Last Mile Logistics Explained

Published on
man and woman loading cargo van with boxes

One of the most important parts of the hauling process is the final step. For small businesses and consumers alike, it’s important to understand the options you have. Let’s learn about last-mile logistics here.

What Is Last-Mile Logistics?

After a product leaves the warehouse, it will go on a long journey and change hands multiple times. The whole shipping process takes time and there are many challenges along the way.

The final piece to the logistics puzzle is referred to as the final mile of delivery, or last-mile. This final step is what people look forward to the most—where they finally get their package on their front door. For most residential shipments like small parcels, companies like UPS or FedEx are the go-to. However, for some less-than-truckload (LTL) shipments, outsourced pickup trucks or cargo vans are often used.

When we’re talking about customers in this last mile, we’re also talking about small businesses. Final-mile logistics refers to products going to a customer’s front door. But for some business applications, the customers don’t need the product. The service provider does. For example, customers paying a roofing company for a new roof don’t need roofing materials—the roofing contractors do.

This could be considered a part of middle-mile logistics—cargo going from the distribution center to the retail center. However, for some deliveries, it’s the final mile.

The Last-Mile Problem

The final step in delivery often feels like the slowest. The package is out for delivery, but it feels like it takes all day. There’s a problem with this final step in the shipping process, and it’s so common that it's simply called “the last-mile problem”.

This final step usually takes a long time, it’s not cost-effective, and it’s actually where the majority of hiccups occur.

The Time

The way last-mile logistics works is through fleet management. Shipping companies are required to conduct package organization, and route planning, and oversee the maintenance of every vehicle in their fleet. That’s a lot to manage, and each of those categories presents its challenges.

Even the best-planned routes have lots of stops with small amounts of packages. For residential customers, it’s normal to see delivery times between 9 am-6 pm. That’s a huge window and sometimes it’s not even accurate. This is also frustrating for delivery drivers. Lots of small drop stops mean they’ll have to be running a lot. 

Businesses with LTL shipments can expect the same large window but with expected delivery times ranging between multiple days. You can expect a shipment to come in one day, but there’s a good chance it won't.

Shaky delivery times can be frustrating at best and detrimental at worst. Late shipments can be annoying, but what’s even worse is when deliveries fail

There are a number of reasons why a delivery may not be able to be made: 

  • Inaccessible destination
  • Damaged packaging
  • Receiving the wrong item.

Each of these reveals supply chain issues that need to be solved.

The Cost

With the rise of Amazon Prime, customers expect to not pay for shipping. But because the supply chain is much more complex than it has ever been, shipments are more expensive. 

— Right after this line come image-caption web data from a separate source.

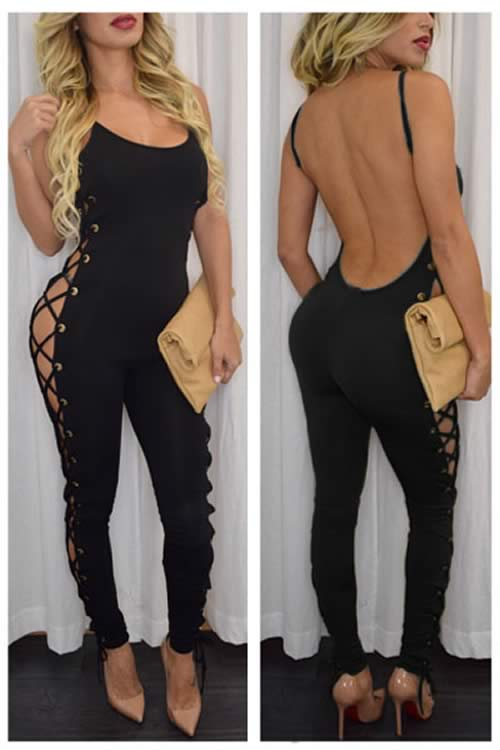 Open Lace Up Side Backless Party Jumpsuit in Black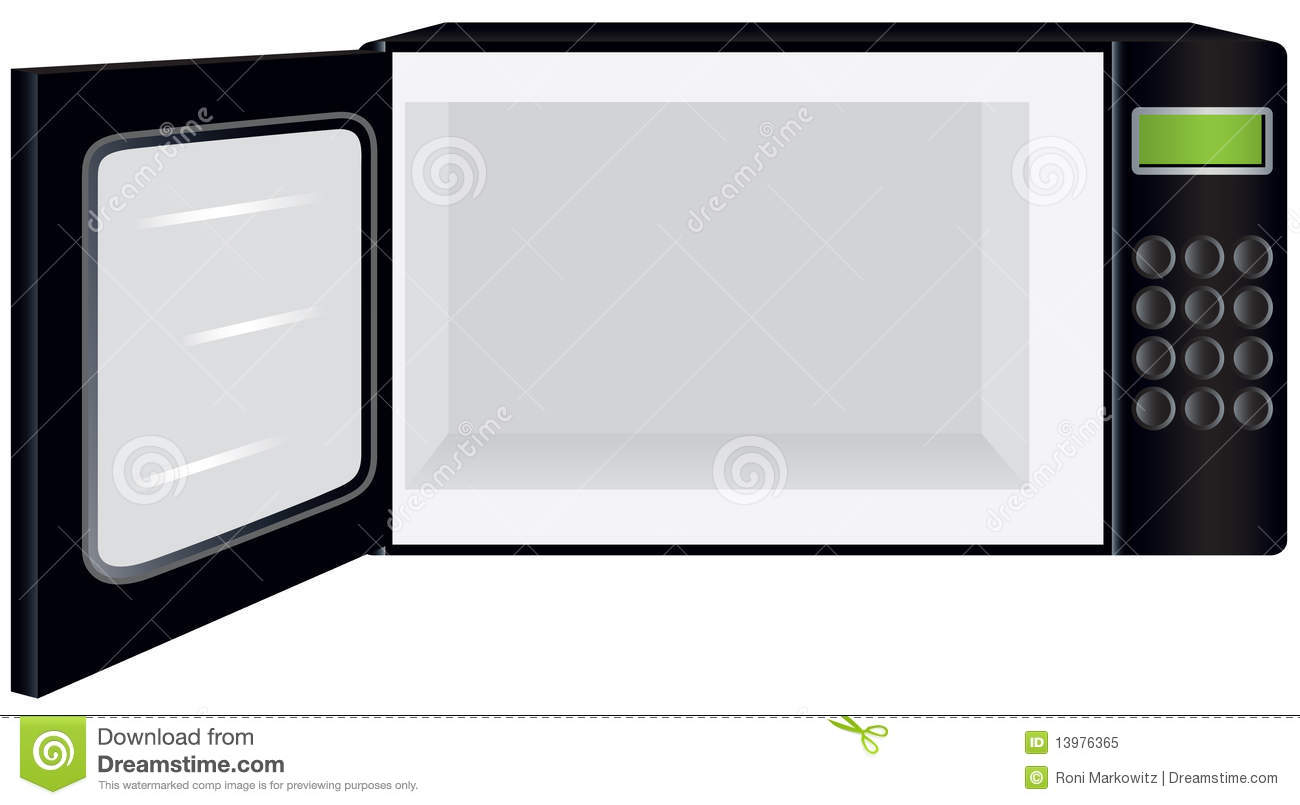 Image Gallery Open Microwave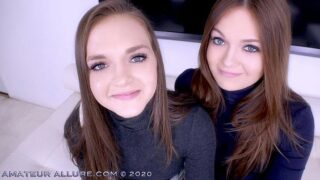 AmateurAllure – Amateur Allure Welcomes TWIN SISTERS Joey and Sami White to Give POV Blowjob and Swallow Cum – Joey White, Sami White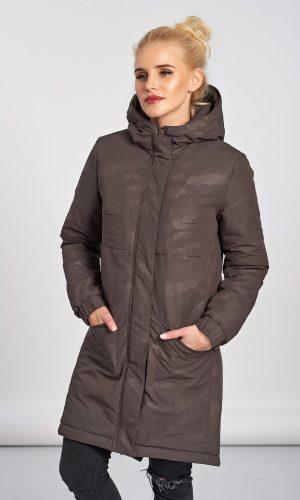 Куртка Джетти 450-11 18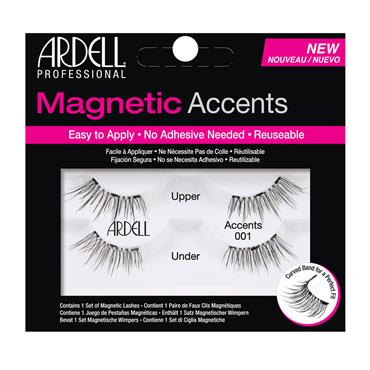 ARDELL MAGNETIC LASH ACCENT 01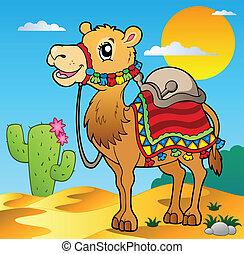 Escena del desierto con camello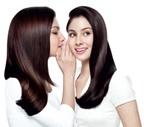 8 sai lầm khi chăm sóc tóc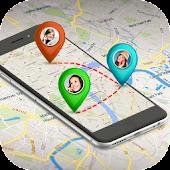 Tải Số điện thoại di động Trực tiếp & Địa chỉ Bạn bè miễn phí
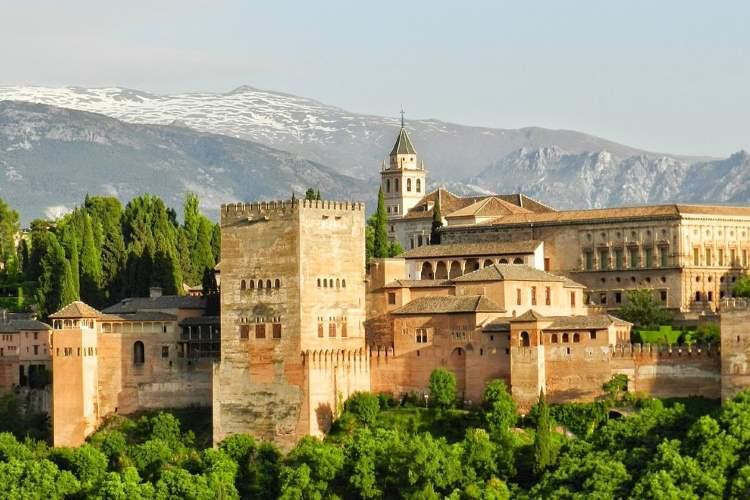Alhambra Granada – Weltkulturerbe in Spanien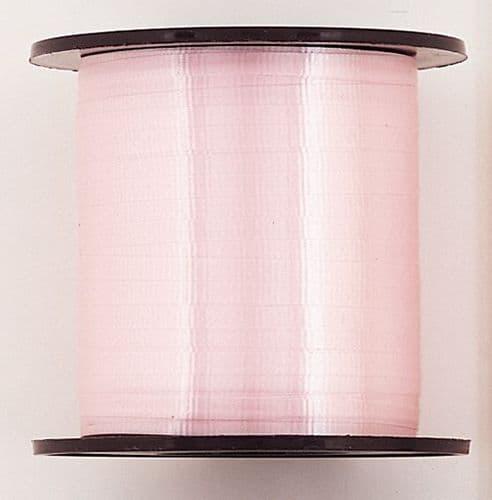 Pastel Pink Curling Ribbn 500 Yds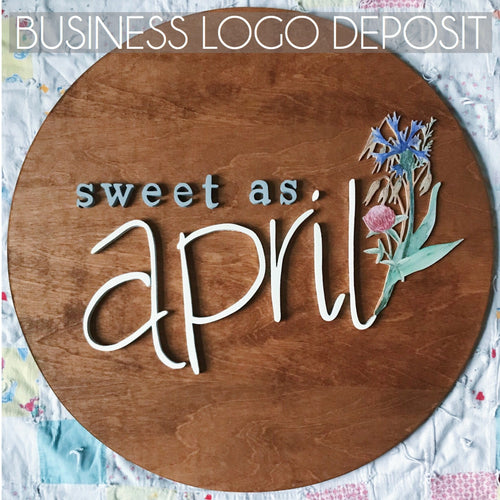 Business Logo Deposit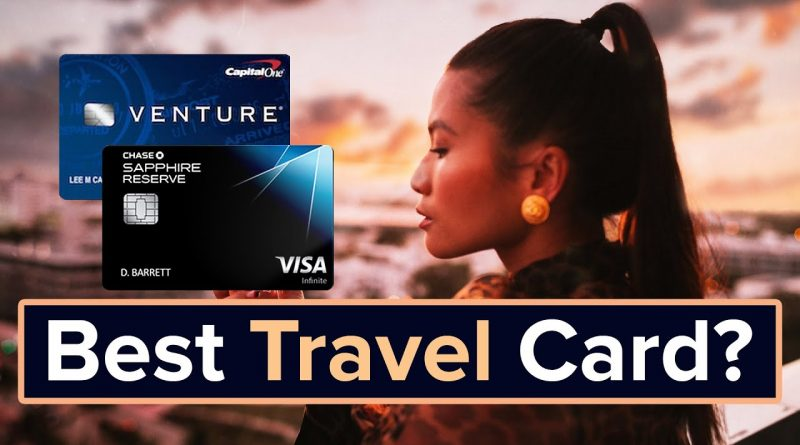 Capital One Ventured Card: Best Travel Rewards [2019 Review] 1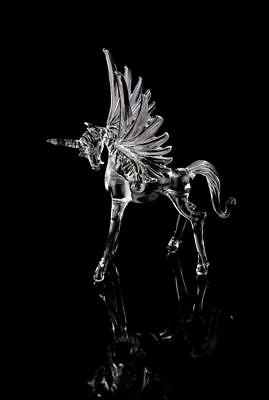 Handcrafted Glass Horse Unicorn Fly Pegasus Figurine Statue Crystal Clear LGBT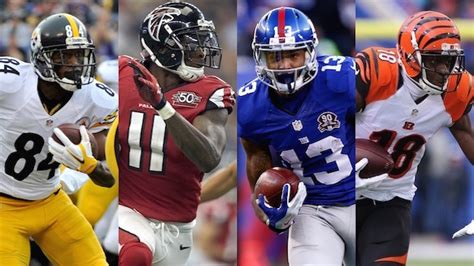 how to be a better wide receiver image gallery nfl receivers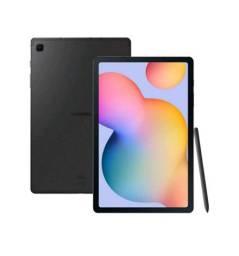 Vendo Galaxy Tab S6 lite LACRADO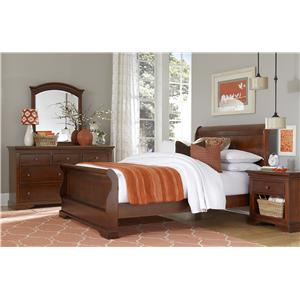 NE Kids Walnut Street Full Riley Sleigh Bed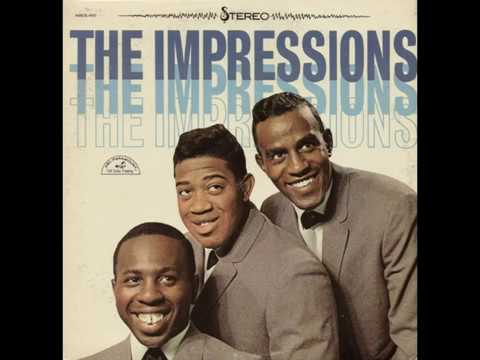 THE IMPRESSIONS-thanks to you
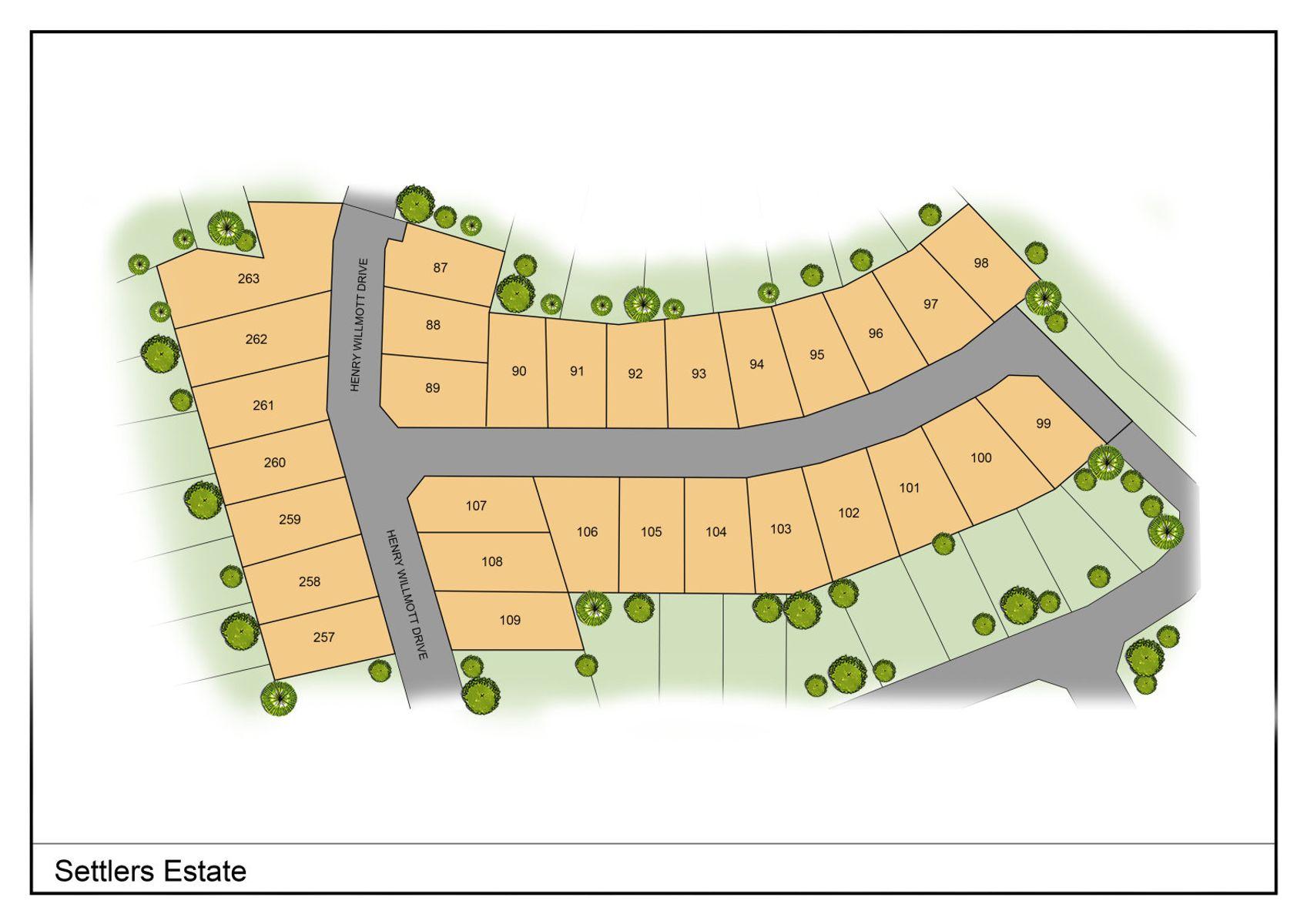 Lot 1 Settlers Beach Estate, Geographe, WA 6280
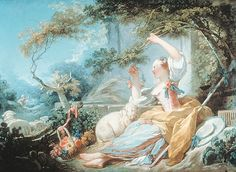 Shepherdess, Jean Honore Fragonard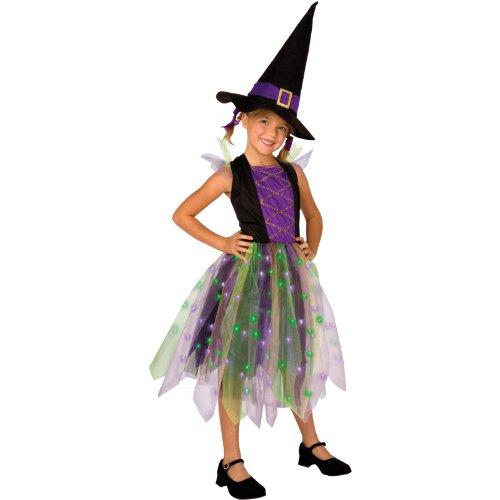 Light-Up Rainbow Witch Child Costume, Large -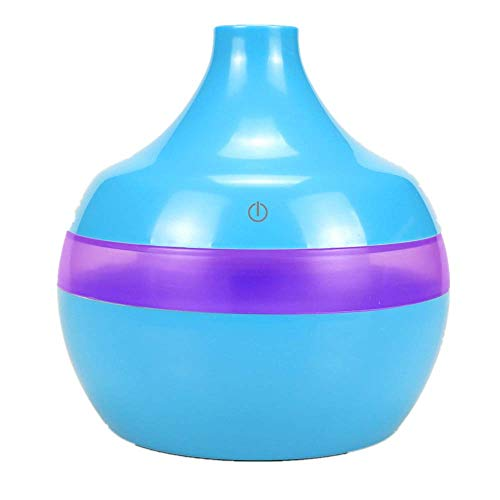 300ml Mini Ultrasonic Aromatherapy Humidifier Aroma Essential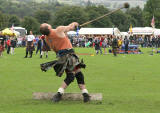 Scottish Highland Games  -  Pitlochry  -  10 September 2005  -   Throwing the Hammer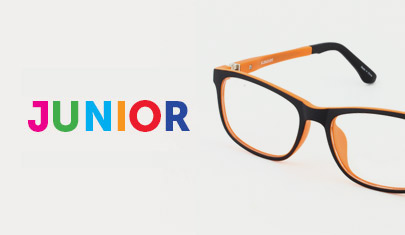 promo-junior-banner-s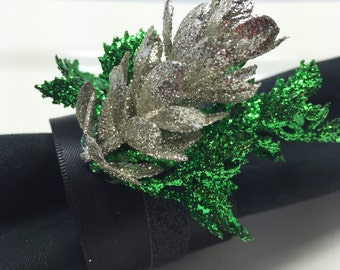 Sparkly Emerald Green Napkin Rings for Christmas or Wedding or Dinner Party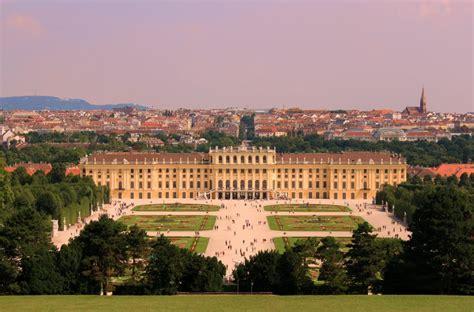 schã nbrunn wien panoramio photo of sch 246 nbrunn palace vienna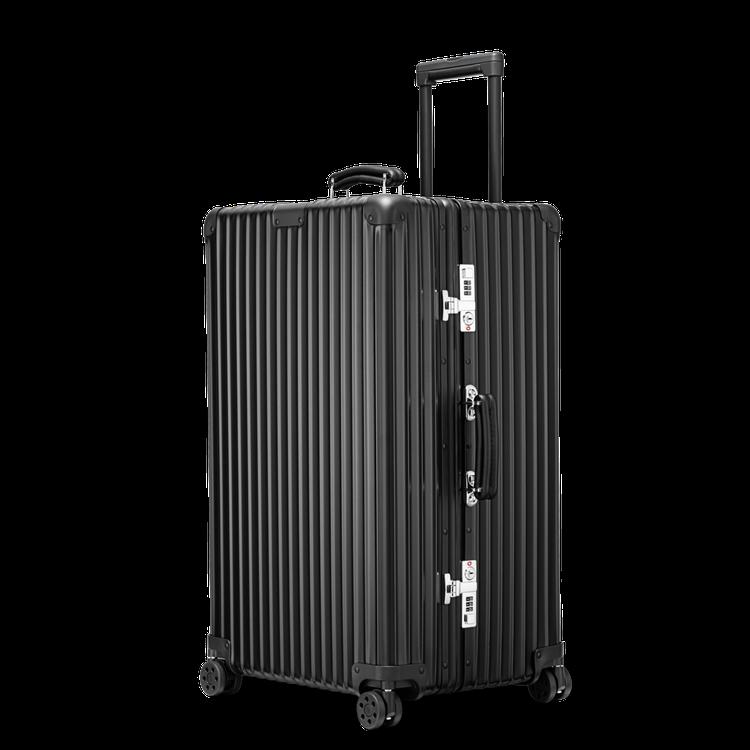 RIMOWA Classic系列Cabin登機箱38,100元。圖/RIMOWA...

53% of shipping costs come from the list-mile of delivery. This final piece of getting a customer their shipment is typically the shortest distance traveled, but it costs the most. 

For businesses in rural areas, the cost can increase as well because their locations are typically “out of the way” from more centralized routes.

Solving the Last-Mile Problem

As people begin to notice the issues in the supply chain, businesses are starting to clean up their final-mile delivery processes. This benefits consumers and businesses. Open Road is one of the service providers working to meet the challenges of last-mile logistics.

Use a Hotshot Trucking to Get Your Materials Delivered

Hotshot drivers don’t have to wait in order to fill their trucks, and they don’t have to make a bunch of stops along the way. Most pickup trucks can haul LTL shipments. 

Certain online retailers are already implementing this. The “pickup in-store” option most retailers offer is very similar to independent hotshot drivers.

For small businesses, this option is cheaper and quicker. Instead of relying on unreliable shipping companies, hotshot drivers can get the job done quickly.

Turn to Streamlined Technology

Technology plays an important role in route planning and fleet management. Easy-to-use last-mile technology is an important aspect of a smooth shipping experience. The Open Road app eliminates some of the complicated inefficiencies of regular freight. It also cuts the fat and only includes people who need to be involved in the shipping process.

The only three people involved in Open Road’s process are the shipper, receiver, and driver. This means there’s a lower chance of complications during the process. This is a lot different than other common delivery options. Open Road lets businesses oversee the whole process including driver tracking. Reach out today to find solutions to your small business shipping needs.

Streamlining the processes for delivering LTL can solve several problems. The more inefficiencies that can be ironed out, the quicker, and better shipments will be. Some problems solved by having a streamlined last-mile process will include:

  • Package tracking and delay reporting
  • Communication with the driver
  • Efficient routes
  • Ensuring the safety of your materials
  • Adherence to deadlines

When Timing is Everything

Sometimes, your materials are nearby enough that it’s not worth the headache of delivery, but you can’t waste the day going to get it yourself. Open Road gives you the ability to ship your materials without having to wait for freight or other inconsistent delivery methods.